22 thoughts on “when you’re in the desert.

  1. I’ve been in that desert too, Cara. Your post reminds me of one of my favorite little blurbs:

    Lord I crawled across the barrenness to you with my empty cup uncertain in asking any small drop of refreshment. If only I had known you better I’d have come running with a bucket. (Nancy Spiegelberg)

    I try to remember to carry a bucket with me. 😉

    Cheers,
    Tim

    1. Yes – here’s to leaving the desert, Callie! Isn’t it interesting – at least for me – that I wasn’t able to put words to it until the other side.

  2. You just put words to where I’m at, and have been for a few months. Thank you for the reassurance that it’s ok, that it will pass and that a new reality will come forth in its time.

  3. Have to admit, I stared inordinately long at the submit-order button on my business card purchase the other night. All the feelings of incompetence and my classic Type 5 fear of looking foolish almost had me X-ing out. I was literally yelling to my husband in the other room, “You think I should do this? You don’t think it’s pretentious or stupid? Should I do this?!” To which he exasperatedly responded with a resounding “YES!” (Which I rightly interpreted as: get on with it already Crazy). This desert certainly has its share of tricks and mirages.

    1. CHEERS to business cards, and to the desert full of tricks and mirages – love that line, Aleah! ps: I forget …are you going to FFW? My friend Micha was like, you are going to make SO many connections there, so you have to have business cards. And really, it’s probably time for both of us, regardless of festival. 🙂

      Cara Meredith

      be, mama. be. carameredith.com

      1. Yes, I’ll be there and that’s what pushed me to finally just order-the-damn-cards-already too! 😉 Would love to connect while we’re there. Thanks for being vulnerable in this post so I could enjoy the release of a “me too!” moment, friend!

        1. Absolutely. We’re hosting a party one of the nights …and I think the Red Buds are as well. Anyways, for sure, let’s connect! I’ll email you my # right now. xo.

          Cara Meredith

          be, mama. be. carameredith.com

  4. I feel this, too! Getting burned in the desert, thirsty for Him like never before. Congrats on taking the next big step!

    1. Thanks for your encouragement, Shannon – it’s hard getting burned in the desert, as you said. Here’s to sunblock for the next time we find ourselves there???

  5. My desert was called Surrender and I’m finally moving from there to my promised land of Hope. It was difficult to write while I was in the desert, but I’m finding now the words just keep coming. Funny, the desert didn’t change my identity, it only made me more comfortable being who I’ve been created to be. Sometimes I’m afraid of the calling…
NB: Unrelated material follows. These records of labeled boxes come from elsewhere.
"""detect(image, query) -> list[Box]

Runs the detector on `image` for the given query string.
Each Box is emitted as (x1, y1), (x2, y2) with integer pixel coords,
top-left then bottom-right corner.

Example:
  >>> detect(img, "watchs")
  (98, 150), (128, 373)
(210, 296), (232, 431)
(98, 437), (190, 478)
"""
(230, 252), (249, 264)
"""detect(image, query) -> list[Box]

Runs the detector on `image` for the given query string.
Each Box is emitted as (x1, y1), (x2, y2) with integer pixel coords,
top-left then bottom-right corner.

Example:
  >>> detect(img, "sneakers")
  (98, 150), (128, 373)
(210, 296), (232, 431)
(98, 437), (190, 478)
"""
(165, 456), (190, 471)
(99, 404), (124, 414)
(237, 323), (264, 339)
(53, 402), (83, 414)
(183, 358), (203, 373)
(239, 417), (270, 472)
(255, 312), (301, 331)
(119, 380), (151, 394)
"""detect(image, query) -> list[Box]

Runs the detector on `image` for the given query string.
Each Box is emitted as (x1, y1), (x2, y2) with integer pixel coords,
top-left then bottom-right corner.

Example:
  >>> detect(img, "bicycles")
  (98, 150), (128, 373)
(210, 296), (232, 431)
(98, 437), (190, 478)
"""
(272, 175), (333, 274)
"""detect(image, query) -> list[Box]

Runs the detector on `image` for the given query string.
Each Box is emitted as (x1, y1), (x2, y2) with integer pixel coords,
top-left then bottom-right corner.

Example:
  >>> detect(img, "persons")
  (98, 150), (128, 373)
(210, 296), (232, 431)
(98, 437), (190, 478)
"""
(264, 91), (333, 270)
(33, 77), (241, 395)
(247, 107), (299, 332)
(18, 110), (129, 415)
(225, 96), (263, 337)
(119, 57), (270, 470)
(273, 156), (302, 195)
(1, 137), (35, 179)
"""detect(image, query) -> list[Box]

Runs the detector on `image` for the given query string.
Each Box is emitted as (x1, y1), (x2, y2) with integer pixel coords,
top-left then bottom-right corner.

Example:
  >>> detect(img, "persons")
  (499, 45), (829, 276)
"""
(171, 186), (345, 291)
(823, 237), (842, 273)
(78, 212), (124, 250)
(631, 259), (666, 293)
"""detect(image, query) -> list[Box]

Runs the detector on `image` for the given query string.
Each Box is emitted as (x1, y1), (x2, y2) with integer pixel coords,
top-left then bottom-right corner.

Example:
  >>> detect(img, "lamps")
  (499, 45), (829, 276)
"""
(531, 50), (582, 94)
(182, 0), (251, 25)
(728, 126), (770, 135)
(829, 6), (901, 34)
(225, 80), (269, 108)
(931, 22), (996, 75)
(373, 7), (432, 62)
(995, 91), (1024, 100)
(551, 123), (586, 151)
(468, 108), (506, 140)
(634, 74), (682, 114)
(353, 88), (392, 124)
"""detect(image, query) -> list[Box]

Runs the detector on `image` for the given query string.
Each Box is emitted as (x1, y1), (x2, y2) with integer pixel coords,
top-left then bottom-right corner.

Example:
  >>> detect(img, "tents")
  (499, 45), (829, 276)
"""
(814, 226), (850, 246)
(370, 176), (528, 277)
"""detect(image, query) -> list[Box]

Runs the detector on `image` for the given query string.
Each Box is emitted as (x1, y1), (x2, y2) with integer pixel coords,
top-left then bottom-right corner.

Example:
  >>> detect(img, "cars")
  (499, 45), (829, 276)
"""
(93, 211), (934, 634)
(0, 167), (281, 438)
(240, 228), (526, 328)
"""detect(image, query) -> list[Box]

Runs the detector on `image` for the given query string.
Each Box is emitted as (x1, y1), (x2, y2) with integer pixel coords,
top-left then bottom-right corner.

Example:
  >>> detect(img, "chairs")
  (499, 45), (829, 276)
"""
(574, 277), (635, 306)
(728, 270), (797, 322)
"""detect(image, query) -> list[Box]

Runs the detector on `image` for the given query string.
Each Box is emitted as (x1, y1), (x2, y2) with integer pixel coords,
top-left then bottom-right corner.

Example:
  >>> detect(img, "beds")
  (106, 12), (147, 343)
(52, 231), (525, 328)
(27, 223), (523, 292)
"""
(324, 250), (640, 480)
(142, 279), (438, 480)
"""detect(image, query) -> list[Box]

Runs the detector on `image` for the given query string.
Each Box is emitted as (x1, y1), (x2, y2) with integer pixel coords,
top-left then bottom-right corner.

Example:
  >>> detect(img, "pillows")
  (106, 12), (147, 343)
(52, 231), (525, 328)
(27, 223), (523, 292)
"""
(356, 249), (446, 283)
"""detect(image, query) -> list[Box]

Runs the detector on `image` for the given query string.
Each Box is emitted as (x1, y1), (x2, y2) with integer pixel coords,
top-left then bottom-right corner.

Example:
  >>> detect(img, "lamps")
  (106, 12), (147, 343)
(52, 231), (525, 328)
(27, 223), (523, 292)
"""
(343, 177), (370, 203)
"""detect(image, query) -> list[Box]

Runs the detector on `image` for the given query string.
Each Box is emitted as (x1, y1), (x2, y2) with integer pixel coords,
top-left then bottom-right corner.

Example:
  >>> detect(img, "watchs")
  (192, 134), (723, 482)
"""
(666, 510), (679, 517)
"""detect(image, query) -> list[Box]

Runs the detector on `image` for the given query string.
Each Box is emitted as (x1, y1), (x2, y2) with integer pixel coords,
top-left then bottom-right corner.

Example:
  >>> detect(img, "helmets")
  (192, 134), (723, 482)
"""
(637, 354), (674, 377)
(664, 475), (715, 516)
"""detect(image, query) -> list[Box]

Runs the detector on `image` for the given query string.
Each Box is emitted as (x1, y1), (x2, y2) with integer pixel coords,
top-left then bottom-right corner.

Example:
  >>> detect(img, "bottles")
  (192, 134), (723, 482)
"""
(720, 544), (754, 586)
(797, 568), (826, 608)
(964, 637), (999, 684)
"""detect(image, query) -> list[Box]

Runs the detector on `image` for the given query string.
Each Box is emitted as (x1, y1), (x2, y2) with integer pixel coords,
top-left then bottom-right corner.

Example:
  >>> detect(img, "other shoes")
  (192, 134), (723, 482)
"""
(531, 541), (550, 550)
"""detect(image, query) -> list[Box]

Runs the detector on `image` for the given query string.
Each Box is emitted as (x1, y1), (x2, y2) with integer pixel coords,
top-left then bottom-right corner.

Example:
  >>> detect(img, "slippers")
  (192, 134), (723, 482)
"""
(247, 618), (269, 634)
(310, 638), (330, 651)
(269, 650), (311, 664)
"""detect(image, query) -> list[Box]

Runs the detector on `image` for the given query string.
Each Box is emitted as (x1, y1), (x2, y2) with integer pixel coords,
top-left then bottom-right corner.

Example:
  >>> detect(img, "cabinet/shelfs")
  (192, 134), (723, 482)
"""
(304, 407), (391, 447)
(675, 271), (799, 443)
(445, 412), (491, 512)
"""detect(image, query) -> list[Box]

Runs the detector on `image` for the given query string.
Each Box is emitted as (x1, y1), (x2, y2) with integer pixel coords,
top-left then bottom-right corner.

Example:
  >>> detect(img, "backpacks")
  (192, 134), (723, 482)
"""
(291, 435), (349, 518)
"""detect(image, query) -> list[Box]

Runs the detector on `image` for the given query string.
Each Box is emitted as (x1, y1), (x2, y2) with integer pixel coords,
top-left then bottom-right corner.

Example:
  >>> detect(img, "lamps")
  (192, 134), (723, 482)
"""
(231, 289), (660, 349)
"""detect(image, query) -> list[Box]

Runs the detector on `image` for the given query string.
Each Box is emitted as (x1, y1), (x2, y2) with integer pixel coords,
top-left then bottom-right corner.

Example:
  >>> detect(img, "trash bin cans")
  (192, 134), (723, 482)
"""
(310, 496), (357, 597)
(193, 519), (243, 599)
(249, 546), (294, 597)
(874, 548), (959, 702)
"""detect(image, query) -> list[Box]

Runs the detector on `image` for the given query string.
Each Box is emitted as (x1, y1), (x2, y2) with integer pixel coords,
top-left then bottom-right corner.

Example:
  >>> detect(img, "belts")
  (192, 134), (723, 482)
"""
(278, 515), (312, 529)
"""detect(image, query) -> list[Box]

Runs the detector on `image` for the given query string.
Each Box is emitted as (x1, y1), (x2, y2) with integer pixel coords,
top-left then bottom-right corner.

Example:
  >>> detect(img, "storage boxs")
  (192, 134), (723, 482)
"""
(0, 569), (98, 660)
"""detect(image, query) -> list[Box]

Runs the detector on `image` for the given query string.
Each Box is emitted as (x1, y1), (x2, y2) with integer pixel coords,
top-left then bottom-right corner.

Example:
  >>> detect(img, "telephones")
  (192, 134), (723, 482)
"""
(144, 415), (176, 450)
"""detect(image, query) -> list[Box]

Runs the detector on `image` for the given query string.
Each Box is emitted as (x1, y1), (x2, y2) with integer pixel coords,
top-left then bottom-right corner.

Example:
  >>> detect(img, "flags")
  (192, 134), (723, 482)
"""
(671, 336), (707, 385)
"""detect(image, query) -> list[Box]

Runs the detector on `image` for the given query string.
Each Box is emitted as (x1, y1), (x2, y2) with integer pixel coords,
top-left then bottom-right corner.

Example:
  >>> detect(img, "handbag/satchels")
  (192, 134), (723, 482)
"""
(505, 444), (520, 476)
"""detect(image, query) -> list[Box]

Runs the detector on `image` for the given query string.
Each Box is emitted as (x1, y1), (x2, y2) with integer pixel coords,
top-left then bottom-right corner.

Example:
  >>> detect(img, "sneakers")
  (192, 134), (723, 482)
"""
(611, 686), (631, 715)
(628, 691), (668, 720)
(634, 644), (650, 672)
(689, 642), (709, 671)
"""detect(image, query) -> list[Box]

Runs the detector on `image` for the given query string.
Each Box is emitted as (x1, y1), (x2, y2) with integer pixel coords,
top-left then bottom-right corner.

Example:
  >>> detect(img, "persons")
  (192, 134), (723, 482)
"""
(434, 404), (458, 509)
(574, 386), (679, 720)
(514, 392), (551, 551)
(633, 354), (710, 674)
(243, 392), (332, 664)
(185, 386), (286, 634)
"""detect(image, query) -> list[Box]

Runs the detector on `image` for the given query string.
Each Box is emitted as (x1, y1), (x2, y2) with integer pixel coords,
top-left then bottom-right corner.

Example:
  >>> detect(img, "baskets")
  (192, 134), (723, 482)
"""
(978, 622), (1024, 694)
    I shared your words on Twitter and Facebook. 🙂

    1. Thanks Jennifer – for your thoughts, for sharing, for it all! I too wouldn’t say that the desert changed my identity …but it certainly clarified it. And what a good thing that is. 🙂 Glad to connect!

  6. Cara, This is so good. I can relate on so many levels if I began to write, it would be a book… bc that is what it would be. My whole adult life has been one transition after another, most of them chosen transitions, but always including unexpected challenges and growth. I agree with you last comment reply, the desert doesn’t change your identity {when it is founded in Christ}, but those desert do help to mold us. And if we let them, God can use them to refine us. Thank you again for sharing you heart. {visiting from West Coast CB FB group!}

    1. Oh, thanks Angie – I’m so glad we’ve been able to connect on this! This too is in the ruminating stages of a book, with thoughts of change and transition at the center (and how that ultimately coincides with the desert). Anyway, in this together!